10 of football's craziest commercials (ft. Messi, meerkats and Paulo Futre's manhood)

Qatar National Bank have come up with a genuinely good Team Xavi ad – but that's an exception to the general rule of cringe. Nick Moore digs out some more small screen shockers from abroad

1. Back of the Futre

Sorry to start here, and we'd understand if you didn't want to read on, but.. well, just watch the thing. If former West Ham winger Paulo Futre juggling a ball with his manhood isn't already scary enough, it's accompanied by genuinely terrifying music and a stare from the protagonist that almost definitely warrants him a place on a register.  

Randomness rating: 10 ladies dancing.

2. Ronaldo's breast milk

Brazil legend and one-time FourFourTwo guest editor Ronaldo is an all-round good egg, and as a younger man The Phenomenon did a free ad promoting breastfeeding. “He drank a lot of milk today,” gushes Ronnie lovingly, before placing the infant in his cot. As he closes the door, his offspring begins juggling a football. It won’t happen again, mind: after fathering his fourth child Ronaldo had a vasectomy to – in his own words – “close the factory”.

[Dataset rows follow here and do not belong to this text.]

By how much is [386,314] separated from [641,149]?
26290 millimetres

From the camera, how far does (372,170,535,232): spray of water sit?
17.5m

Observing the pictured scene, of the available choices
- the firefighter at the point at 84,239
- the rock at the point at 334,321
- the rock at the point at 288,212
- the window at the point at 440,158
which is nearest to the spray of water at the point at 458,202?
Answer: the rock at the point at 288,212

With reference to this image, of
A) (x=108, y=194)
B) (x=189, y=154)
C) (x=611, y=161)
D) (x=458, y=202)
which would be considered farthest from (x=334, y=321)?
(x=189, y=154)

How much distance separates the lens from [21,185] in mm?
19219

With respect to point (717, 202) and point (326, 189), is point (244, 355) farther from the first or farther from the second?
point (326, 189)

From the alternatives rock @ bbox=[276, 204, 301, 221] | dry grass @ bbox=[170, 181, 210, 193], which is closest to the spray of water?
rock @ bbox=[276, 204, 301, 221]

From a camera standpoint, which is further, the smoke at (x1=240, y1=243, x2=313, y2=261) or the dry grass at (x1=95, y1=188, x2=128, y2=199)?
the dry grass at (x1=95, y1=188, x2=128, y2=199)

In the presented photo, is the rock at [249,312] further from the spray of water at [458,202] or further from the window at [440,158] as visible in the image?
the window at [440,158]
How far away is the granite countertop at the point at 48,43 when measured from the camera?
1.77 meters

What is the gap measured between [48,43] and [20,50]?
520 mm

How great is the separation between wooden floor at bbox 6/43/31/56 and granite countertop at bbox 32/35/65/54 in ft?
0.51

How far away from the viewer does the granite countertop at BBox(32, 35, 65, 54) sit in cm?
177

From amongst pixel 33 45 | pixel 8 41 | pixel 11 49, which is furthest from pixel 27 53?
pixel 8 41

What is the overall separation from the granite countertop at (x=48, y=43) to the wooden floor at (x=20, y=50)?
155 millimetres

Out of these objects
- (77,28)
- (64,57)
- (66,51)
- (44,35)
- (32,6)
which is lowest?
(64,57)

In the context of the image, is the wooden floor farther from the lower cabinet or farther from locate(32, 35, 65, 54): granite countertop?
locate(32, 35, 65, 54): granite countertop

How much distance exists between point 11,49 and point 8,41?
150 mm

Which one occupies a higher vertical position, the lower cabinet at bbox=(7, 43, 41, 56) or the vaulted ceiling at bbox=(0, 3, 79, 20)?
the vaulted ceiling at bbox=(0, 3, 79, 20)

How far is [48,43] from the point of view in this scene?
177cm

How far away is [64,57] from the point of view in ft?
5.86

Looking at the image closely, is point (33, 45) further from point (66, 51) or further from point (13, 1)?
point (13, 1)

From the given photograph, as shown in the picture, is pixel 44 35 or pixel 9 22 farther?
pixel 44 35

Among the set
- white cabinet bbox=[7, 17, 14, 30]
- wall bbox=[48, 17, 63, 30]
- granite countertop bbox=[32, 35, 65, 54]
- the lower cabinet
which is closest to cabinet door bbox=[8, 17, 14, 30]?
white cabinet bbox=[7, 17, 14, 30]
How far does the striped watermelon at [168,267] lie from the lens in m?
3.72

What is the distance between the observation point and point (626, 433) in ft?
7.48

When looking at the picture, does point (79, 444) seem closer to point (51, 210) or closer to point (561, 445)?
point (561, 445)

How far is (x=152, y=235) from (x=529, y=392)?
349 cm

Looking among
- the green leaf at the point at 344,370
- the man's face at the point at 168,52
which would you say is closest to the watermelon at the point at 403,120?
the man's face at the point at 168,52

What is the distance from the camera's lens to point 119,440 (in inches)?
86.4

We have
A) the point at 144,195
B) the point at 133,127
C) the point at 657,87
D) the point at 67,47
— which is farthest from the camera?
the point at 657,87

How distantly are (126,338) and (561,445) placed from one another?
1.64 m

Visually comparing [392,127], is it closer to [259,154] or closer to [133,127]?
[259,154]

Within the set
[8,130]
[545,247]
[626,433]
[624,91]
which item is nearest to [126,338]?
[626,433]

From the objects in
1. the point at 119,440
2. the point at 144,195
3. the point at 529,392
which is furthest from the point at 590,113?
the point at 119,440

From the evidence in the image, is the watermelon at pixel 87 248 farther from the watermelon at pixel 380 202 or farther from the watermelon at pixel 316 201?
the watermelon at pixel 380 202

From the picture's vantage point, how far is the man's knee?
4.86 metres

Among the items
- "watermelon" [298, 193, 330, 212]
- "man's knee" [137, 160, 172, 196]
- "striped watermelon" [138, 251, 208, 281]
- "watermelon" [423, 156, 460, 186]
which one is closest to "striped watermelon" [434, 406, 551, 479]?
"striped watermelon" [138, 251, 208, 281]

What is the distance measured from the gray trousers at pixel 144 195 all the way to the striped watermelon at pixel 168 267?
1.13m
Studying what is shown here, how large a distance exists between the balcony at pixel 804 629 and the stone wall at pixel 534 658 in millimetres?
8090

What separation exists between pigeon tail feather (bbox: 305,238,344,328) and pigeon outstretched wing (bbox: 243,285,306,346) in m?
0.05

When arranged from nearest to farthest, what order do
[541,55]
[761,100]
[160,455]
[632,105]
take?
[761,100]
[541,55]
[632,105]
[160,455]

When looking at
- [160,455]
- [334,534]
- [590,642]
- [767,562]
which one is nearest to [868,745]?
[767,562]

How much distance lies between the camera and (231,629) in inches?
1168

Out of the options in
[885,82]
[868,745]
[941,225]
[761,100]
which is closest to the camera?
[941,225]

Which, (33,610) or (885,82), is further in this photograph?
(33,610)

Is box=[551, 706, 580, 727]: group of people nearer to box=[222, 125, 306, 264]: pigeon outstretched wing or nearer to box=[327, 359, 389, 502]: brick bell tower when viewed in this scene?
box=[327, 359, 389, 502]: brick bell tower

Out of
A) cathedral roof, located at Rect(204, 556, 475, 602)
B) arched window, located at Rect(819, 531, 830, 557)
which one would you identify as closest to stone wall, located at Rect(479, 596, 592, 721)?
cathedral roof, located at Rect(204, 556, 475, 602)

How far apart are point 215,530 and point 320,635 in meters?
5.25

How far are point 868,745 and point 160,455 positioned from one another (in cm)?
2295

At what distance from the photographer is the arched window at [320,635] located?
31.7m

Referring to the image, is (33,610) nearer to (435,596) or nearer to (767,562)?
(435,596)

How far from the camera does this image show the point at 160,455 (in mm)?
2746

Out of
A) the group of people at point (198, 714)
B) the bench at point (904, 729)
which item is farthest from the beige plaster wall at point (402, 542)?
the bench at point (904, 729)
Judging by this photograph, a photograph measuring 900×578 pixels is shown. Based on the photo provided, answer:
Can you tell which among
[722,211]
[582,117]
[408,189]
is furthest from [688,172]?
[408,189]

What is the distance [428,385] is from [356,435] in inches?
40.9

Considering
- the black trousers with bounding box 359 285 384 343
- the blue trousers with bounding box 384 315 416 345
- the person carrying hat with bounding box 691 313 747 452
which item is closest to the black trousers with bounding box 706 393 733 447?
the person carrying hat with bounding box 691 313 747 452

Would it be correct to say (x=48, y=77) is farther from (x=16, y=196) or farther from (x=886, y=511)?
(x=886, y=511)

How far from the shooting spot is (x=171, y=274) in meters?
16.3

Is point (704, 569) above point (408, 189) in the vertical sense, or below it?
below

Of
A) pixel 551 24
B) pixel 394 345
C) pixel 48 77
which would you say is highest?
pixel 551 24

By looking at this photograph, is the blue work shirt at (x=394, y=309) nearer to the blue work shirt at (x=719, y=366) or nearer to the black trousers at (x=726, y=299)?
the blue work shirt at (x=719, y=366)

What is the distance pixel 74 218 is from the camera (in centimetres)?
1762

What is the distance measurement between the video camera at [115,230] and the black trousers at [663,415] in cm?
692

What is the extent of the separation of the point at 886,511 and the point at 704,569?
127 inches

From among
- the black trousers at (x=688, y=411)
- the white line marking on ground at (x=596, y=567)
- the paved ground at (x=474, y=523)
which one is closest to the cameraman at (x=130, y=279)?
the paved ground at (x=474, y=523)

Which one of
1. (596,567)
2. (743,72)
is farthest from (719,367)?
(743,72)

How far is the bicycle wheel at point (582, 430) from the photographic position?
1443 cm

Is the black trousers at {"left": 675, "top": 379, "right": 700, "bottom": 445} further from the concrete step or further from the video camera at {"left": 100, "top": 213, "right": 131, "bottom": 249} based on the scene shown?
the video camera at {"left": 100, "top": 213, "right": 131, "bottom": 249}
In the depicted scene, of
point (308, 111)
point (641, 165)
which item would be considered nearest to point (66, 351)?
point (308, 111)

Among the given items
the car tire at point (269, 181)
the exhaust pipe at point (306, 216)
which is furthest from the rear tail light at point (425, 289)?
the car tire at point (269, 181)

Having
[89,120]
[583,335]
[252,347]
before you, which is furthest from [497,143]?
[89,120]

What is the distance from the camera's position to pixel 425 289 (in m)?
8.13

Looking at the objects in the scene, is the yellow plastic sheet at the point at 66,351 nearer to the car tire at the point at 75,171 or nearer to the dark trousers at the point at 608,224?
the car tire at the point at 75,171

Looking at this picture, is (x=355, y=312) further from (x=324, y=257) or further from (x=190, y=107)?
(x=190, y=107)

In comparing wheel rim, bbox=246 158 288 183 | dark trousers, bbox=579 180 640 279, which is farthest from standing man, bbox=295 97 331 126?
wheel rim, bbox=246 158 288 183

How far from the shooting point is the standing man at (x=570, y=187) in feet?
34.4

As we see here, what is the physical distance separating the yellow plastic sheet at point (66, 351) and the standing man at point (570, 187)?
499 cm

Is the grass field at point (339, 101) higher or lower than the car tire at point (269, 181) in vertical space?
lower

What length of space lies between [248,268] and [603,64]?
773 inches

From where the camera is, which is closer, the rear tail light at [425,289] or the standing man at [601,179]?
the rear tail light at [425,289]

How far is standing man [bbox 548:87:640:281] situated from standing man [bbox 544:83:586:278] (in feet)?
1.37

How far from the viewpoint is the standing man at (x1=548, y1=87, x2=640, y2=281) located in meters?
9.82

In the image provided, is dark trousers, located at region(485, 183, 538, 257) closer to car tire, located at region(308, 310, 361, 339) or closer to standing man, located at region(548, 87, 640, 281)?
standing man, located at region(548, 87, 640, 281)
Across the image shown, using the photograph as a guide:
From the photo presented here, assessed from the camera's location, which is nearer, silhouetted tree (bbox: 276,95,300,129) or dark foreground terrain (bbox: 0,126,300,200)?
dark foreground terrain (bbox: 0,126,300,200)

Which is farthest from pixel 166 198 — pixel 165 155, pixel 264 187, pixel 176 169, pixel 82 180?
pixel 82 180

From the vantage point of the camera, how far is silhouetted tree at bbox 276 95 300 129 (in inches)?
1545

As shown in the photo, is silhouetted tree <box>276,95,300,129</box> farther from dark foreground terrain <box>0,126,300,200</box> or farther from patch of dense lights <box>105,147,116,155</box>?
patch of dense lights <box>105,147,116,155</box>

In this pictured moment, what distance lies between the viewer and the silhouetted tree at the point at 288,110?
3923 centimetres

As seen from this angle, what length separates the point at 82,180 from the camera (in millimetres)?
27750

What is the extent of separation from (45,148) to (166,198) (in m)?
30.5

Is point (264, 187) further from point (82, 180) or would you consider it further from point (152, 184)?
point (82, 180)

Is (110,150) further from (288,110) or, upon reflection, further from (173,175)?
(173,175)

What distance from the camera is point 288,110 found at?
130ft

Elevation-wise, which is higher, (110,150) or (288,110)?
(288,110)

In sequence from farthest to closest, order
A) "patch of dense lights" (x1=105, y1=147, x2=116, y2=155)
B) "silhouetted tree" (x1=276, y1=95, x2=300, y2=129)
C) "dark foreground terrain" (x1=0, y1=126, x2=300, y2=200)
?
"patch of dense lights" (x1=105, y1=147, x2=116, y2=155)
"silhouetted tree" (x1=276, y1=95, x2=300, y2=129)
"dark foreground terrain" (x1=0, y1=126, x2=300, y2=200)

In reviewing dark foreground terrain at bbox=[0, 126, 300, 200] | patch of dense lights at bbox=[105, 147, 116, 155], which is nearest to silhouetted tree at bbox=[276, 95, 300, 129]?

Randomness rating: 8 rusks.

3. Adebayor conga

What’s not to like about a conga line of computerised Emmanuel Adebayors grooving round a pitch in the style of phone game Snake, controlled by massive overlord Emmanuel Adebayor using his boot as a computer controller? Nothing, that’s what, and Adidas’s lo-fi, geeky-but-cool Tune Your Game ad was a hit in Holland.  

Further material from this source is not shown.